# To be done
Update the listing below by changing each instance of "green foliage" to "green leaves" and leaving all other text intact. Omit the pictures from your answer.

--- BEGIN Provided records ---

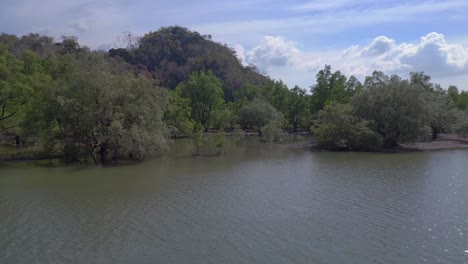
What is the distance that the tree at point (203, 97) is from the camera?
7375cm

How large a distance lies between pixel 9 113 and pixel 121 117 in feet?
37.2

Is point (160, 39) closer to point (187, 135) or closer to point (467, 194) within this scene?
point (187, 135)

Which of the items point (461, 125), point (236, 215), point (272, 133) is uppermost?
point (461, 125)

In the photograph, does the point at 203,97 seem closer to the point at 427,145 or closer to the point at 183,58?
the point at 427,145

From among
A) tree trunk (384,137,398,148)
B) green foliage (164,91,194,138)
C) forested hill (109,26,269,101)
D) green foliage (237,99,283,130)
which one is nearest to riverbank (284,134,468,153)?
tree trunk (384,137,398,148)

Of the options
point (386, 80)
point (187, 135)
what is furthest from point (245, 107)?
point (386, 80)

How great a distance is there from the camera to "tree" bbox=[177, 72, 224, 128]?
7375 cm

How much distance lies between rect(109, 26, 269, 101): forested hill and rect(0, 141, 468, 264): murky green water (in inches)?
3177

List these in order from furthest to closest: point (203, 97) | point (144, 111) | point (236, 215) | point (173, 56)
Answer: point (173, 56)
point (203, 97)
point (144, 111)
point (236, 215)

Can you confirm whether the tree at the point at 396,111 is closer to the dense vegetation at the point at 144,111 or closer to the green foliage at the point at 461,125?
the dense vegetation at the point at 144,111

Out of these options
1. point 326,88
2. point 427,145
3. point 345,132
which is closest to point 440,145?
point 427,145

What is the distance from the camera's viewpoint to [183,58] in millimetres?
136500

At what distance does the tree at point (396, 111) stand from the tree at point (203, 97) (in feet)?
110

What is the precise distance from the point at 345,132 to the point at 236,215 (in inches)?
1094
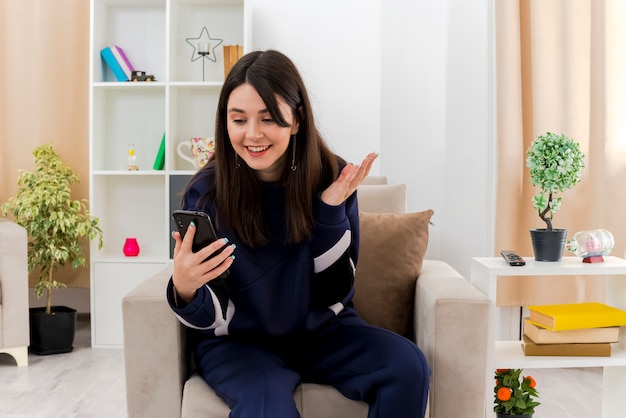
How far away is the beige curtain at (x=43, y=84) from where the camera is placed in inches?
141

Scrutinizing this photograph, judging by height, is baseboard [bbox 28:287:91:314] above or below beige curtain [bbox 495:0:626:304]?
below

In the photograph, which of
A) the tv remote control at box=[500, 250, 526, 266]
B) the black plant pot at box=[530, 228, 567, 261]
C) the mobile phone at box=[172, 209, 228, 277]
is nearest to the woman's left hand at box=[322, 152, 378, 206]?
the mobile phone at box=[172, 209, 228, 277]

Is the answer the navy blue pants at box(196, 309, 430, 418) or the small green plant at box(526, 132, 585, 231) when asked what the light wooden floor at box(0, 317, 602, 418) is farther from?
the navy blue pants at box(196, 309, 430, 418)

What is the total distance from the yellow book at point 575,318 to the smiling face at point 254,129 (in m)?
0.92

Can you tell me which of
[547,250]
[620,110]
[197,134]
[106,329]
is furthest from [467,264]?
[106,329]

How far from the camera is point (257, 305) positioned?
167 cm

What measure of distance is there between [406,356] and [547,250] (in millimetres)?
672

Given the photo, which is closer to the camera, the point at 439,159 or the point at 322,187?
the point at 322,187

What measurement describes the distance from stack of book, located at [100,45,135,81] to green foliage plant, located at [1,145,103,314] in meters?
0.47

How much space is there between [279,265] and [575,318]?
2.86 feet

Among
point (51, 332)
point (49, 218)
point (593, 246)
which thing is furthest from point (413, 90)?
point (51, 332)

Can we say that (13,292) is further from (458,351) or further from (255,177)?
(458,351)

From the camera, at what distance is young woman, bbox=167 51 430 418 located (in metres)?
1.58

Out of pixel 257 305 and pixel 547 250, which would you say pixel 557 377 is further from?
pixel 257 305
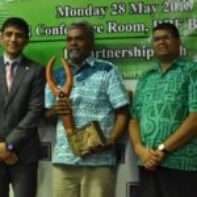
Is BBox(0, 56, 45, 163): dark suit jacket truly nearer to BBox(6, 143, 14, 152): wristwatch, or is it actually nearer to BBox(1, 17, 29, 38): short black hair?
BBox(6, 143, 14, 152): wristwatch

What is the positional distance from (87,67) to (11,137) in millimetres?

--- END Provided records ---

# Task result
What is the distance that the tree at point (203, 97) is from the camera?
7375cm

How large a distance lies between pixel 9 113 and pixel 121 117 in feet?
37.2

Is point (160, 39) closer to point (187, 135) or closer to point (467, 194) within this scene?
point (187, 135)

Which of the items point (461, 125), point (236, 215), point (272, 133) is uppermost?
point (461, 125)

In the photograph, does the point at 203,97 seem closer to the point at 427,145 or closer to the point at 183,58?
the point at 427,145

From among
A) tree trunk (384,137,398,148)
B) green leaves (164,91,194,138)
C) forested hill (109,26,269,101)
D) green leaves (237,99,283,130)
which one is nearest to riverbank (284,134,468,153)?
tree trunk (384,137,398,148)

Of the options
point (386, 80)
point (187, 135)
what is furthest from point (245, 107)?
point (386, 80)

How great a distance is there from the camera to "tree" bbox=[177, 72, 224, 128]?
7375 cm

How much distance lies between rect(109, 26, 269, 101): forested hill and rect(0, 141, 468, 264): murky green water (in inches)?
3177

List these in order from furthest to closest: point (203, 97) | point (144, 111) | point (236, 215) | point (173, 56)
Answer: point (173, 56)
point (203, 97)
point (144, 111)
point (236, 215)

Can you confirm whether the tree at the point at 396,111 is closer to the dense vegetation at the point at 144,111 or closer to the green leaves at the point at 461,125?
the dense vegetation at the point at 144,111

Out of these options
1. point 326,88
2. point 427,145
3. point 345,132
which is closest to point 440,145?
point 427,145

What is the distance from the camera's viewpoint to [183,58] in millimetres?
136500

At what distance does the tree at point (396, 111) stand from the tree at point (203, 97) (in feet)?
110

What is the precise distance from the point at 345,132 to the point at 236,215 (in inches)?
1094
How far away is the beige curtain at (x=43, y=84) from where the camera is placed in inches?
141

Scrutinizing this photograph, judging by height, is baseboard [bbox 28:287:91:314] above or below beige curtain [bbox 495:0:626:304]?
below

In the photograph, which of
A) the tv remote control at box=[500, 250, 526, 266]
B) the black plant pot at box=[530, 228, 567, 261]
C) the mobile phone at box=[172, 209, 228, 277]
is nearest to the woman's left hand at box=[322, 152, 378, 206]?
the mobile phone at box=[172, 209, 228, 277]

Is the answer the navy blue pants at box(196, 309, 430, 418) or the small green plant at box(526, 132, 585, 231) when asked what the light wooden floor at box(0, 317, 602, 418) is farther from?
the navy blue pants at box(196, 309, 430, 418)

What is the total distance from the yellow book at point 575,318 to the smiling face at point 254,129 (in m)?
0.92

Can you tell me which of
[547,250]
[620,110]
[197,134]
[106,329]
is furthest from [467,264]?
[106,329]

How far from the camera is point (257, 305) positioned?
167 cm

What measure of distance is there between [406,356] and [547,250] (in millimetres)?
672

Given the photo, which is closer to the camera, the point at 439,159 or the point at 322,187?
the point at 322,187

What measurement describes the distance from stack of book, located at [100,45,135,81] to green leaves plant, located at [1,145,103,314] in meters?
0.47

How much space is there between [279,265] and [575,318]?
2.86 feet

Among
point (51, 332)
point (49, 218)
point (593, 246)
which thing is furthest from point (413, 90)?
point (51, 332)

Can we say that (13,292) is further from (458,351) or further from (255,177)?
(458,351)

From the camera, at what distance is young woman, bbox=167 51 430 418 located (in metres)?
1.58

Out of pixel 257 305 and pixel 547 250, which would you say pixel 557 377 is further from?
pixel 257 305
Is BBox(0, 56, 45, 163): dark suit jacket truly nearer to BBox(6, 143, 14, 152): wristwatch, or is it actually nearer to BBox(1, 17, 29, 38): short black hair?
BBox(6, 143, 14, 152): wristwatch

What is the positional distance from (87,67) to (11,137) in millimetres?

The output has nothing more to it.